Just when we thought yields on Ten Year Treasuries could not go any lower they did exactly that…they went lower.  After gawking at the absurdity last Tuesday as yields fell to 1.91 percent, we were greeted with an even greater shock on Friday when yields dropped to their knees and kissed the soil at 1.89 percent.

Obviously the debt hullabaloo in Europe had something to do with it.  After all, everyone knows that ‘U.S. Treasuries are the safest investment in the world.’  When there’s market uncertainty in the world everyone knows you pile into U.S. Treasuries.  But, as we elaborated last week, just because everyone knows this to be true, does not mean that it is so.

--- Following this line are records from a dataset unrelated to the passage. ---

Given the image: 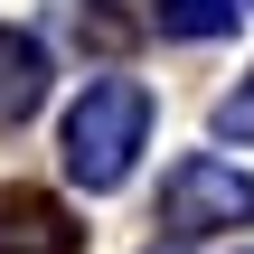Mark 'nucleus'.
<instances>
[{
  "label": "nucleus",
  "mask_w": 254,
  "mask_h": 254,
  "mask_svg": "<svg viewBox=\"0 0 254 254\" xmlns=\"http://www.w3.org/2000/svg\"><path fill=\"white\" fill-rule=\"evenodd\" d=\"M0 254H75V226L47 198H0Z\"/></svg>",
  "instance_id": "nucleus-4"
},
{
  "label": "nucleus",
  "mask_w": 254,
  "mask_h": 254,
  "mask_svg": "<svg viewBox=\"0 0 254 254\" xmlns=\"http://www.w3.org/2000/svg\"><path fill=\"white\" fill-rule=\"evenodd\" d=\"M160 28L170 38H217V28H236V0H160Z\"/></svg>",
  "instance_id": "nucleus-5"
},
{
  "label": "nucleus",
  "mask_w": 254,
  "mask_h": 254,
  "mask_svg": "<svg viewBox=\"0 0 254 254\" xmlns=\"http://www.w3.org/2000/svg\"><path fill=\"white\" fill-rule=\"evenodd\" d=\"M141 141H151V85H132V75H94V85L75 94V113H66V179H85V189H123L132 160H141Z\"/></svg>",
  "instance_id": "nucleus-1"
},
{
  "label": "nucleus",
  "mask_w": 254,
  "mask_h": 254,
  "mask_svg": "<svg viewBox=\"0 0 254 254\" xmlns=\"http://www.w3.org/2000/svg\"><path fill=\"white\" fill-rule=\"evenodd\" d=\"M217 123H226L236 141H254V75H245V94H226V104H217Z\"/></svg>",
  "instance_id": "nucleus-6"
},
{
  "label": "nucleus",
  "mask_w": 254,
  "mask_h": 254,
  "mask_svg": "<svg viewBox=\"0 0 254 254\" xmlns=\"http://www.w3.org/2000/svg\"><path fill=\"white\" fill-rule=\"evenodd\" d=\"M38 94H47V47H38L28 28H0V132L28 123Z\"/></svg>",
  "instance_id": "nucleus-3"
},
{
  "label": "nucleus",
  "mask_w": 254,
  "mask_h": 254,
  "mask_svg": "<svg viewBox=\"0 0 254 254\" xmlns=\"http://www.w3.org/2000/svg\"><path fill=\"white\" fill-rule=\"evenodd\" d=\"M160 217H170L179 236L236 226V217H254V179H245V170H226V160H179V170L160 179Z\"/></svg>",
  "instance_id": "nucleus-2"
}]
</instances>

Most people don’t find out what is happening until after it has happened.  Even then, they don’t quite get it at first.  When they finally comprehend what has happened they look back and, in hindsight, wonder how they didn’t see it.

Of course, they missed it to begin with because they were looking in the rearview mirror. They were seeing what has been and projecting it forward assuming it’s what will be. “Yesterday wasn’t all that different than today,” they may say.  “Tomorrow will be almost like today.”

Most of the time, they are mostly right.  But, regardless, they go about their day without doing several very important things.  Specifically, they forget to open their eyes and look around…and they fail to think. Here’s what we mean…

The Revolt Against Absurdity

U.S. government stewardship of the nation’s finances over the last 50 years has been profligate.  Politicians have paid current promises with money borrowed from the future. Overtime, all this borrowing has gotten farther and farther ahead of what the economy, and tax receipts, can support.  Now it’s finally time to pay up.  Yet, to do so, requires further borrowing.

For over a half century the U.S. Treasury has taken its unique and advantageous position as issuer of the world’s reserve currency and squandered it.  In the process, through making available an abundance of cheap money, they’ve enticed the populace to live beyond their means.  In doing so, a monstrous mountain of debt has been erected on a foundation of paper money.  If just one boulder comes loose the whole thing could cascade down in a ruinous avalanche.

The debt mountain will continue to build until credit markets ultimately blow the top off. Investors will eventually recognize that U.S. Treasuries are no longer the safest investment in the world.  International demand will decline.  The Federal Reserve will be the only buyer left in town…perpetuating the demise.  Interest rates will rapidly rise and America’s standard of living will fall.

In his economic treatise, “Human Action,” economist Ludwig von Mises described the rise of socialism in the late 19th century as “the revolt against reason.”  These days a different, albeit less grave, revolt is underway.

Last Tuesday, Ten Year Treasury yields fell to the absurdly low mark of 1.91 percent. Nonetheless, on Friday investors raised their pitchforks into the air and revolted against absurdity.  In an act of bold defiance they bid yields down even further…all the way to 1.89 percent.  Soon they’ll be paying the treasury for their debt.